▶ _Texto proporcionado_
···

Sala del Consistorio
Jueves 18 de diciembre de 2014



Queridos chicos de la A.C.R.:


¡Bienvenidos! Me da mucho gusto reunirme con vosotros. Es una cita para el intercambio de felicitaciones de Navidad. Os agradezco las felicitaciones que me habéis dirigido en nombre de toda la Acción católica italiana, aquí representada por los responsables que os han acompañado. Pero se quedaron callados y os han dejado la palabra a vosotros. Esto está muy bien, ¡felicidades! Os las retribuyo de corazón a todos vosotros, a vuestras personas más queridas y a toda la Asociación.


Escuché que este año estáis trabajando en un tema que tiene como eslogan «Todo por descubrir». Es un buen camino, que requiere el valor y la fatiga de la búsqueda, para después gozar cuando se ha descubierto el proyecto que Jesús tiene sobre cada uno de vosotros. Comenzando por este eslogan, especialmente por la palabra «todo», quisiera daros algunas sugerencias para caminar bien en la Acción católica, en familia y en la comunidad.

···

▶ _Extracto de datos_
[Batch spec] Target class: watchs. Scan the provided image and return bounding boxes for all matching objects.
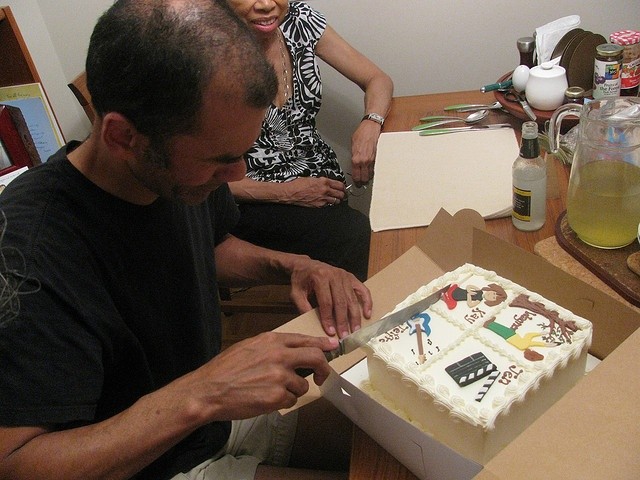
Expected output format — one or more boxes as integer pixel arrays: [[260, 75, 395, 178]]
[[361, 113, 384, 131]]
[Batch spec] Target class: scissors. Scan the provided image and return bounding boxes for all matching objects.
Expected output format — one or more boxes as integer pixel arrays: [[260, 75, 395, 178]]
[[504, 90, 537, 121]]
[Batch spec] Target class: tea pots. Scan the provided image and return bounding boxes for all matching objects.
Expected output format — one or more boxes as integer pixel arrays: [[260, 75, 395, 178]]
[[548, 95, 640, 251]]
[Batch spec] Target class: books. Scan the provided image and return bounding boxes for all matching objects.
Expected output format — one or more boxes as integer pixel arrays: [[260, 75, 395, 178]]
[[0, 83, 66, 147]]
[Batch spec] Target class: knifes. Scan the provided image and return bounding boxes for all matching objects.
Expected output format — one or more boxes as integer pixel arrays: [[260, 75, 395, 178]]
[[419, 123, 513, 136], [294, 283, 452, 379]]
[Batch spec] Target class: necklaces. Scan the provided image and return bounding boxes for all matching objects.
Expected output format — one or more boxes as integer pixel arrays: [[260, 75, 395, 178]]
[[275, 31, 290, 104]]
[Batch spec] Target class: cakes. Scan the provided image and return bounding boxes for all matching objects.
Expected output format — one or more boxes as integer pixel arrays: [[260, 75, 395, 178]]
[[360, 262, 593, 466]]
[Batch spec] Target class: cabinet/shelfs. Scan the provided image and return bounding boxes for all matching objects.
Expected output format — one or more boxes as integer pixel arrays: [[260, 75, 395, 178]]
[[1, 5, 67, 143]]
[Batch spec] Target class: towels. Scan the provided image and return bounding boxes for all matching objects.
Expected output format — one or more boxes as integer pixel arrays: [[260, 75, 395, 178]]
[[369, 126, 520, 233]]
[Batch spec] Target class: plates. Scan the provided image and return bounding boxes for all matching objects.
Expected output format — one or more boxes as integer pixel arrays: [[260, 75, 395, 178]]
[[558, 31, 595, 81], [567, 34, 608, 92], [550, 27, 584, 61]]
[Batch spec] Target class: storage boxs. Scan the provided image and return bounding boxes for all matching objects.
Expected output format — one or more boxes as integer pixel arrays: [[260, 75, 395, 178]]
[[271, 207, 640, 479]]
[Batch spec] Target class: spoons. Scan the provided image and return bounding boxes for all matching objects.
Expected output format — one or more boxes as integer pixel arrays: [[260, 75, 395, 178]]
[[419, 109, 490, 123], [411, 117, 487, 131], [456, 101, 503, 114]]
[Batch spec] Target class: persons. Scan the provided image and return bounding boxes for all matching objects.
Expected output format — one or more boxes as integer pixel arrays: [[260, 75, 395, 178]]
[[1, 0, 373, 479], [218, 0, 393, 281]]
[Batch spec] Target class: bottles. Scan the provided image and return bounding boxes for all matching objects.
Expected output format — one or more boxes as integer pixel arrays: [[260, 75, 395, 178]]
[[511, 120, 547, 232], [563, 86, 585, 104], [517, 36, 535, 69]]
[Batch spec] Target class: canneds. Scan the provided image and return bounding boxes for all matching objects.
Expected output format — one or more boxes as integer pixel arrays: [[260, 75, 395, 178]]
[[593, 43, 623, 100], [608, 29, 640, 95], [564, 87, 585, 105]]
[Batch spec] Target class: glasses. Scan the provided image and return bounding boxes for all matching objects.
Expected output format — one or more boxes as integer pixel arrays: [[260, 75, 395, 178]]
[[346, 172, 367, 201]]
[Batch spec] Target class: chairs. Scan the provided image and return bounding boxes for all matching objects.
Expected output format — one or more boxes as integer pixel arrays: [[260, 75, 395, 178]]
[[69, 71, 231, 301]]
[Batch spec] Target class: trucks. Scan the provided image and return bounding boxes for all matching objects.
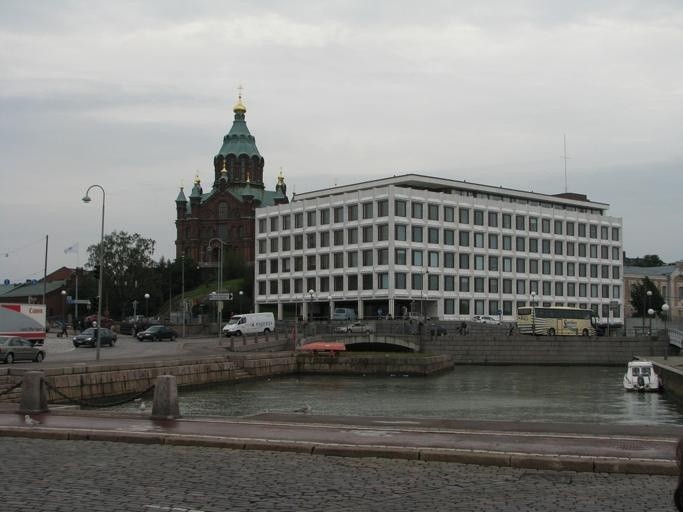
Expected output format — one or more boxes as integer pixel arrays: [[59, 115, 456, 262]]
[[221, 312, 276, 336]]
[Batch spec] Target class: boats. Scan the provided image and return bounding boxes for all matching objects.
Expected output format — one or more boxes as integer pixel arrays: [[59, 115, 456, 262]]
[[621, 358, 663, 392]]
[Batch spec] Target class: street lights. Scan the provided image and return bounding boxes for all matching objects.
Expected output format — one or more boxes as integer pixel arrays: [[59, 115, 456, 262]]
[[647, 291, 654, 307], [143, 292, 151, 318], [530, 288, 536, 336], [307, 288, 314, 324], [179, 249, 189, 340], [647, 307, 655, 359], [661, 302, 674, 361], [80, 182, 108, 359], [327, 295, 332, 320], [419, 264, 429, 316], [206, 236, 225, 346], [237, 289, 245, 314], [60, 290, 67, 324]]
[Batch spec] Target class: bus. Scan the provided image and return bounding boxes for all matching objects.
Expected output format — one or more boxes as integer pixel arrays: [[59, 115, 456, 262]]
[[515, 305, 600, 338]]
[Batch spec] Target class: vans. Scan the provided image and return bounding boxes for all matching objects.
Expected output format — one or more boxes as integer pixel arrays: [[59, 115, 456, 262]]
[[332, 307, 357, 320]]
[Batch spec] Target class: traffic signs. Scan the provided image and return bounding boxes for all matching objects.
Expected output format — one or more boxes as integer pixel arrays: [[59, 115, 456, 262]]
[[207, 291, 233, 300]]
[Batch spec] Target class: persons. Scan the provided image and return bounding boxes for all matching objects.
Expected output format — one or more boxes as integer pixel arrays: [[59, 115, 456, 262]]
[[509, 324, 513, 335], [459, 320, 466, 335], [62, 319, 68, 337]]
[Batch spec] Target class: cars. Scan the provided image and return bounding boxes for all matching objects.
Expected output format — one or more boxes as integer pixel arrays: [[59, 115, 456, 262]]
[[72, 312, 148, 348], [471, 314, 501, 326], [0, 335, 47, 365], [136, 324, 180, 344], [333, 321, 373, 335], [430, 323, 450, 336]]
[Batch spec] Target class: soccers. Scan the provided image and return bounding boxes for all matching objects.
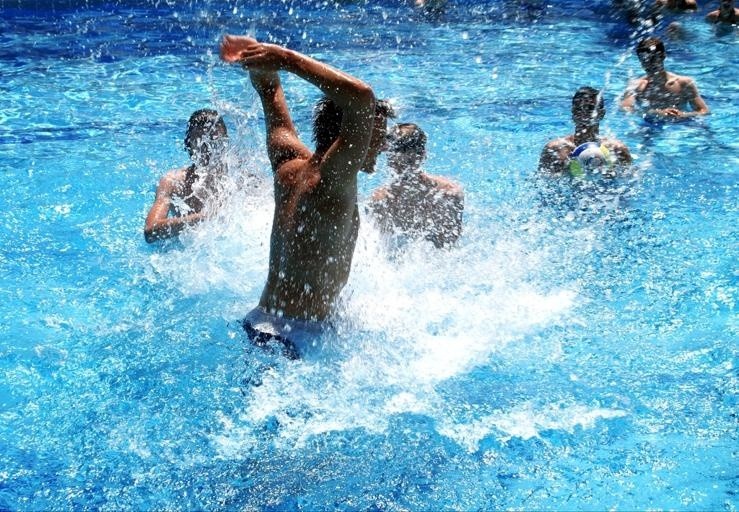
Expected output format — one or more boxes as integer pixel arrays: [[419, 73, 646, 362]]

···

▶ _Problema breve A_
Copia del saludo a los chicos de la A.C.R. el fragmento que empieza con "Queridos chicos de" y sigue hasta "toda la Asociación.", y sustituye "Navidad" por "Año Nuevo".
▶ _Problema breve B_
Por favor, prosigue el saludo a los chicos de la A.C.R. a partir de su última frase.

▶ _Respuesta correcta A_
Queridos chicos de la A.C.R.:


¡Bienvenidos! Me da mucho gusto reunirme con vosotros. Es una cita para el intercambio de felicitaciones de Año Nuevo. Os agradezco las felicitaciones que me habéis dirigido en nombre de toda la Acción católica italiana, aquí representada por los responsables que os han acompañado. Pero se quedaron callados y os han dejado la palabra a vosotros. Esto está muy bien, ¡felicidades! Os las retribuyo de corazón a todos vosotros, a vuestras personas más queridas y a toda la Asociación.

▶ _Respuesta correcta B_
Primero. No rendirse jamás, porque lo que pensó Jesús para vuestro camino está todo por construirse juntos: junto a vuestros padres, hermanos, amigos, compañeros de escuela, de catecismo, de oratorio, de A.C.R.


Segundo. Interesarse por las necesidades de los pobres, los que más sufren y los que están más solos, porque quien escogió amar a Jesús, no puede no amar al prójimo. Y así vuestro camino de la A.C.R. se convertirá en todo amor. Me gustó mucho lo de la bomba del agua. Es hermoso, es un buen proyecto.


Tercero. Amar a la Iglesia, querer mucho a los sacerdotes, ponerse al servicio de la comunidad —porque la Iglesia no es solamente los sacerdotes, los obispos..., sino toda la comunidad—, ponerse al servicio de la comunidad. Dar tiempo, energías, cualidades y capacidades personales a vuestras parroquias, y así testimoniar que la riqueza de cada uno es un don de Dios para compartirlo todo. ¡Es importante! Ese «todo»: todo por descubrir, todo por compartir, todo por construir juntos, todo amor...


Cuarto. Ser apóstoles de paz y serenidad, comenzando por vuestras familias; recordar a vuestros padres, hermanos, a los coetáneos que es hermoso quererse mucho, y que las incomprensiones se puedan superar, porque unid0s a Jesús todo es posible. Esto es importante: todo es posible. Pero esta palabra no es una invención nueva: esta palabra la pronunció Jesús cuando bajaba del monte de la Transfiguración. Al papá que pedía curar a su hijo, Jesús ¿qué le dijo? «Todo es posible para los que tienen fe». Con la fe en Jesús se puede todo, todo es posible.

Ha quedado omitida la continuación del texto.